Was it really that long ago or that much of a problem when it was illegal to use Social Security numbers for anything other than what they were intended for?

Now we know why the Bush administration wants to take a middle road on the illegal alien issue: They put out a help wanted sign for the position of War Czar and nobody applied for the job. At least five former generals turned the position down. Evidently there are some things that even former generals refuse to do. According to The Washington Post, retired Marine Gen. Jack Sheehan said, “The very fundamental issue is, they don’t know where the hell they’re going.” Funny, the rest of us seem to know where they are going, and it involves a handbag.

So was Don Imus making fun of the girls' basketball team or was he ineptly making fun of people who make fun of girls' basketball teams? Since I've never listened to his radio show and only caught about 30 seconds of the simulcast on TV once, I have no idea where this guy is coming from. But Robert Wright has a good take on the situation in his New York Times column today, pointing out that Ann Coulter consistently gets a free pass on such behavior as she uses racist slurs to describe Arabs and Muslims. As Wright points out, Coulter doesn't have a radio show to broadcast her hate speech, but TV networks of all sorts continue to invite and, one supposes, to pay her to appear on their shows. Perhaps CNN and Fox will start to invite Imus to share the redneck buffoon point of view in the name of equal time.

In baseball parks around the country tomorrow, people will be celebrating the day, sixty years ago, that Jackie Robinson stepped across the white lines and broke the color barrier in major league baseball.

In those days, just following the war and the Great Depression, the National League was made up of eight teams, each with twenty-four players. That's 192 jobs at the major league level. On that day, only 191 white men had jobs, one less than in the previous year.
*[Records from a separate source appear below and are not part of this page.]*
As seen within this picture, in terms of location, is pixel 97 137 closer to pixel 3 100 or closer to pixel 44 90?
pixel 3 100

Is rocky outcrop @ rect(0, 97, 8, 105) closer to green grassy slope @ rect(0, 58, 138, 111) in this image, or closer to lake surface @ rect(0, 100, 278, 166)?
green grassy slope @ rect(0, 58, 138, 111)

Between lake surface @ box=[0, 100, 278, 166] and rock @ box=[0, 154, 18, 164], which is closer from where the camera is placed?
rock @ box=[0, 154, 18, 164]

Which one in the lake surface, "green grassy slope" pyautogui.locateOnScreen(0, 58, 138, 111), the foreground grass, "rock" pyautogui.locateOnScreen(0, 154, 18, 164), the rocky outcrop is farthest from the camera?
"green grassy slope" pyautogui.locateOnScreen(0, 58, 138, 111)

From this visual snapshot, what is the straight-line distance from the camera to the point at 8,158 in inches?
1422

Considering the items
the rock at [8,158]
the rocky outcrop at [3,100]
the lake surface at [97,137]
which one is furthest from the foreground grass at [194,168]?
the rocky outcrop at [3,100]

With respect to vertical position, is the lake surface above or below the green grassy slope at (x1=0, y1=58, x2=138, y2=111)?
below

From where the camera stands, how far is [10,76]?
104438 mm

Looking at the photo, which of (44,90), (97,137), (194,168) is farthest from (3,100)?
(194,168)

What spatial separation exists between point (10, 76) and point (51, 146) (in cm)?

It took players and fans some time to get used to seeing teams made up of mixed racial players. Today, most of us recognize Jackie Robinson for the courage and grace he displayed and we happily celebrate our diversity. In those days, white men saw this adventure as another step to keep them down, forcing them once more to compete with a larger pool in the workplace. The story of race in this country, to a greater extent than most of us like to admit, is a story of class. Race has always been used thus. If you can play one group of folks against the other, you can control them both. They'll be so busy hating one another that they'll never look up to see who is really benefiting from the divide that the average Joe has helped to build and maintain.